Data under study:
⟨

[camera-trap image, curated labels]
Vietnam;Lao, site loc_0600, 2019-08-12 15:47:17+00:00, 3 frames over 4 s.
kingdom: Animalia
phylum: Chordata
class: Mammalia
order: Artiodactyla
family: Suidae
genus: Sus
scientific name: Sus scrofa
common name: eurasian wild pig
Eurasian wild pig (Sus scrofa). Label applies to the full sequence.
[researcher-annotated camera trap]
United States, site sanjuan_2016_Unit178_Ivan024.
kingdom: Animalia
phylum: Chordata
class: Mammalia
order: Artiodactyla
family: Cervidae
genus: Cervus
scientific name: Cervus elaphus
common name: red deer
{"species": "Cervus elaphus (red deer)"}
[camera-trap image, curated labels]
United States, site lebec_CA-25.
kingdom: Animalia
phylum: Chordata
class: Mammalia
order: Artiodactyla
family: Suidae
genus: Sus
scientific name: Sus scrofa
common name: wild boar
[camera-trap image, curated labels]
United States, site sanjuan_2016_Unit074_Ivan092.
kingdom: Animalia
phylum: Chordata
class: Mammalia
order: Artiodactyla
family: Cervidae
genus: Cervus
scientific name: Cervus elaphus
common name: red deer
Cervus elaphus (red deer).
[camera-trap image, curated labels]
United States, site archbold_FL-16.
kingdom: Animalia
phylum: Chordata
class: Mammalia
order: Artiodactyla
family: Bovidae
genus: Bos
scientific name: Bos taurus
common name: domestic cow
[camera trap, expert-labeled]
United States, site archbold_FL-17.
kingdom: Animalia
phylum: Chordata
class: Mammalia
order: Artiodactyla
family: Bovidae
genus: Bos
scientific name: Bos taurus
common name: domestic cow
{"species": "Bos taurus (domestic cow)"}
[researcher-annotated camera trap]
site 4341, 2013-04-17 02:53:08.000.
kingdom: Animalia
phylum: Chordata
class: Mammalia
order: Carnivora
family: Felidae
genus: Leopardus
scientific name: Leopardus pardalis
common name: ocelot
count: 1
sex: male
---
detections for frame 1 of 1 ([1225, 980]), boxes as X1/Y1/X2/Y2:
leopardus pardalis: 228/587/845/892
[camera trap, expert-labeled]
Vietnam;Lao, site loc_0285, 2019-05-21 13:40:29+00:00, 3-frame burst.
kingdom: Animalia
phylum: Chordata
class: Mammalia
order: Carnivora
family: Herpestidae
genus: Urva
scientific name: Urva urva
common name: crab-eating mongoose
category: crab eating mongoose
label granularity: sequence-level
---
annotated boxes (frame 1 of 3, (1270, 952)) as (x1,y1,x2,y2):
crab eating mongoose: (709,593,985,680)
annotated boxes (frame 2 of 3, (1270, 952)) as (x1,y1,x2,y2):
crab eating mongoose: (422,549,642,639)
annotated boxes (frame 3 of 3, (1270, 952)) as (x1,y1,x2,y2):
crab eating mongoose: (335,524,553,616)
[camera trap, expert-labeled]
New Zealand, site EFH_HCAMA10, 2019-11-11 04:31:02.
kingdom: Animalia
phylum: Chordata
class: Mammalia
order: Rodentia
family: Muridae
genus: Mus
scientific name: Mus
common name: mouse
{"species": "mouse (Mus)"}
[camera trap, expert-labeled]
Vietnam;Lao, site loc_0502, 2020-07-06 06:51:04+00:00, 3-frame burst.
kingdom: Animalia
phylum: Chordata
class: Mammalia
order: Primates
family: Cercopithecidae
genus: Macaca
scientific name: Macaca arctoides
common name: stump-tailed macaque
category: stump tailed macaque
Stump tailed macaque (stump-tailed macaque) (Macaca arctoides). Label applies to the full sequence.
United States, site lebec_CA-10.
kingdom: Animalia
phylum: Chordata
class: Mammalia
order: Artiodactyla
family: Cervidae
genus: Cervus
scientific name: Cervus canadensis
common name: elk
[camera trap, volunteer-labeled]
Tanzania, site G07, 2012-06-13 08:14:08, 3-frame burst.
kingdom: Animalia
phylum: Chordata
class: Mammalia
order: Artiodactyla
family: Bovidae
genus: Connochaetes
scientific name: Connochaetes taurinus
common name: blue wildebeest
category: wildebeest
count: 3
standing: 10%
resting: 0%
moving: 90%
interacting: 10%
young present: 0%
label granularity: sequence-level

⟩

To do:
All entries given above are to be printed again exactly.

Solution:
[camera-trap image, curated labels]
Vietnam;Lao, site loc_0600, 2019-08-12 15:47:17+00:00, 3 frames over 4 s.
kingdom: Animalia
phylum: Chordata
class: Mammalia
order: Artiodactyla
family: Suidae
genus: Sus
scientific name: Sus scrofa
common name: eurasian wild pig
Eurasian wild pig (Sus scrofa). Label applies to the full sequence.
[researcher-annotated camera trap]
United States, site sanjuan_2016_Unit178_Ivan024.
kingdom: Animalia
phylum: Chordata
class: Mammalia
order: Artiodactyla
family: Cervidae
genus: Cervus
scientific name: Cervus elaphus
common name: red deer
{"species": "Cervus elaphus (red deer)"}
[camera-trap image, curated labels]
United States, site lebec_CA-25.
kingdom: Animalia
phylum: Chordata
class: Mammalia
order: Artiodactyla
family: Suidae
genus: Sus
scientific name: Sus scrofa
common name: wild boar
[camera-trap image, curated labels]
United States, site sanjuan_2016_Unit074_Ivan092.
kingdom: Animalia
phylum: Chordata
class: Mammalia
order: Artiodactyla
family: Cervidae
genus: Cervus
scientific name: Cervus elaphus
common name: red deer
Cervus elaphus (red deer).
[camera-trap image, curated labels]
United States, site archbold_FL-16.
kingdom: Animalia
phylum: Chordata
class: Mammalia
order: Artiodactyla
family: Bovidae
genus: Bos
scientific name: Bos taurus
common name: domestic cow
[camera trap, expert-labeled]
United States, site archbold_FL-17.
kingdom: Animalia
phylum: Chordata
class: Mammalia
order: Artiodactyla
family: Bovidae
genus: Bos
scientific name: Bos taurus
common name: domestic cow
{"species": "Bos taurus (domestic cow)"}
[researcher-annotated camera trap]
site 4341, 2013-04-17 02:53:08.000.
kingdom: Animalia
phylum: Chordata
class: Mammalia
order: Carnivora
family: Felidae
genus: Leopardus
scientific name: Leopardus pardalis
common name: ocelot
count: 1
sex: male
---
detections for frame 1 of 1 ([1225, 980]), boxes as X1/Y1/X2/Y2:
leopardus pardalis: 228/587/845/892
[camera trap, expert-labeled]
Vietnam;Lao, site loc_0285, 2019-05-21 13:40:29+00:00, 3-frame burst.
kingdom: Animalia
phylum: Chordata
class: Mammalia
order: Carnivora
family: Herpestidae
genus: Urva
scientific name: Urva urva
common name: crab-eating mongoose
category: crab eating mongoose
label granularity: sequence-level
---
annotated boxes (frame 1 of 3, (1270, 952)) as (x1,y1,x2,y2):
crab eating mongoose: (709,593,985,680)
annotated boxes (frame 2 of 3, (1270, 952)) as (x1,y1,x2,y2):
crab eating mongoose: (422,549,642,639)
annotated boxes (frame 3 of 3, (1270, 952)) as (x1,y1,x2,y2):
crab eating mongoose: (335,524,553,616)
[camera trap, expert-labeled]
New Zealand, site EFH_HCAMA10, 2019-11-11 04:31:02.
kingdom: Animalia
phylum: Chordata
class: Mammalia
order: Rodentia
family: Muridae
genus: Mus
scientific name: Mus
common name: mouse
{"species": "mouse (Mus)"}
[camera trap, expert-labeled]
Vietnam;Lao, site loc_0502, 2020-07-06 06:51:04+00:00, 3-frame burst.
kingdom: Animalia
phylum: Chordata
class: Mammalia
order: Primates
family: Cercopithecidae
genus: Macaca
scientific name: Macaca arctoides
common name: stump-tailed macaque
category: stump tailed macaque
Stump tailed macaque (stump-tailed macaque) (Macaca arctoides). Label applies to the full sequence.
United States, site lebec_CA-10.
kingdom: Animalia
phylum: Chordata
class: Mammalia
order: Artiodactyla
family: Cervidae
genus: Cervus
scientific name: Cervus canadensis
common name: elk
[camera trap, volunteer-labeled]
Tanzania, site G07, 2012-06-13 08:14:08, 3-frame burst.
kingdom: Animalia
phylum: Chordata
class: Mammalia
order: Artiodactyla
family: Bovidae
genus: Connochaetes
scientific name: Connochaetes taurinus
common name: blue wildebeest
category: wildebeest
count: 3
standing: 10%
resting: 0%
moving: 90%
interacting: 10%
young present: 0%
label granularity: sequence-level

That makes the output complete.